Se ben ricordiamo solo due sono i governi che sono caduti in seguito ad un voto di sfiducia e tutti e due hanno avuto il medesimo presidente del Consiglio: Romano Prodi.
Nel 1998 fu il quasi anonimo onorevole Silvio Liotta ad impallinarlo alla Camera dei Deputati, questa volta almeno a negare la fiducia sono stati senatori di un certo rango come Fisichella, Dini e Mastella, tra gli altri.
Il risultato, con nostro sommo gaudio, non cambia: il presidente Prodi va a casa.
Non sappiamo se il suo sia stato davvero il peggior governo della storia repubblicana.
Probabilmente è stato percepito come tale, ma, diciamo anche, che Romano Prodi non ha fatto niente per cercare di migliorare la sua immagine.
Eppure doveva capire che la sua seconda avventura di governo non era cominciata sotto i migliori auspici per lui.
Cifra emblematica è stata la nomina record di una compagine ministeriale di oltre 100 persone tra ministri, vice e sottosegretari.
Un governo monstre nato sull'onda di una vittoria elettorale piccina picciò che imprudentemente, ostinatamente ed arrogantemente era stata festeggiata a tarda sera in piazza con lo spoglio del Senato ancora in corso.
Arroganza, ostinazione ed imperizia, sono queste le cause che ieri hanno condotto il presidente Prodi alla sconfitta in aula ed alla sua sostanziale esclusione dai prossimi giochi politici.
Come non ricordare, inoltre, l'arroganza mostrata dall'Unione nella elezione dei presidenti delle due Camere e del presidente della Repubblica.
Come non ricordare l'ostinazione con cui si è abusato della resistenza fisica dei senatori a vita e l'arroganza con cui si faceva finta di non vedere l'anomalia sostanziale di tale situazione
Come non ricordare l'ostinata arroganza con cui si è fatto ricorso alle innumerevoli richieste di fiducia sia alla camera che al senato al grido di "lo faceva anche Berlusconi".
A ben vedere qui sta la ragione sociale della ostinazione di Prodi nell'aver voluto sfidare il Senato una volta di troppo: l'esistenza del grande nemico Berlusconi.
Fin quando ha potuto agitare lo spettro del ritorno di Berlusconi, il professor Prodi ha goduto di credito politico ed autonomia soprattutto dai piccoli partiti de l'unione.
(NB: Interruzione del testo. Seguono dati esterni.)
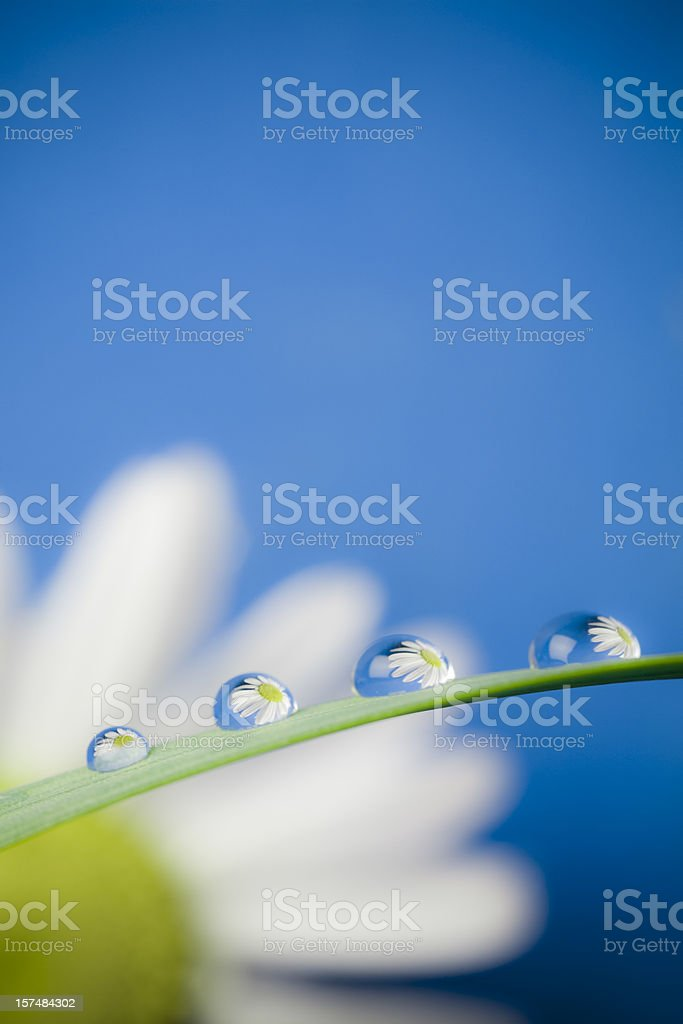 Daisy waterdrop macro royalty-free stock photo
Quando la leadership di Berlusconi è stata messa in disuccione, ecco che c'è stata l'implosione della ex maggioranza e del suo presunto leader.
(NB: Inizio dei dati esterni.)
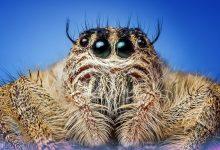 Photo of Živali, ki pri nas sprožijo najhujši strah in gnus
Un leader che arrogantemente ed ostinatamente ha creduto che la cd. "parlamentarizzazione" della crisi fosse una ottima occasione per far rinculare le trame oscure degli oscuri personaggi che congiuravano alle sue spalle e che le luci della ribalta lo vedessero ancora una volta vincitore.
Ma non è andata così, per fortuna.
E non è andata così perchè è stato lo stesso Prodi a scrivere il suo de profundis quando ha elencato le emergenze per cui il suo governo doveva rimanere in carica, senza ricordare, o facendo finta di non ricordare, che l'azione del suo governo ne era la radice più profonda.
Non si può stare in paradiso a scapito dei santi, non si può stare a palazzo Chigi a scapito dei senatori.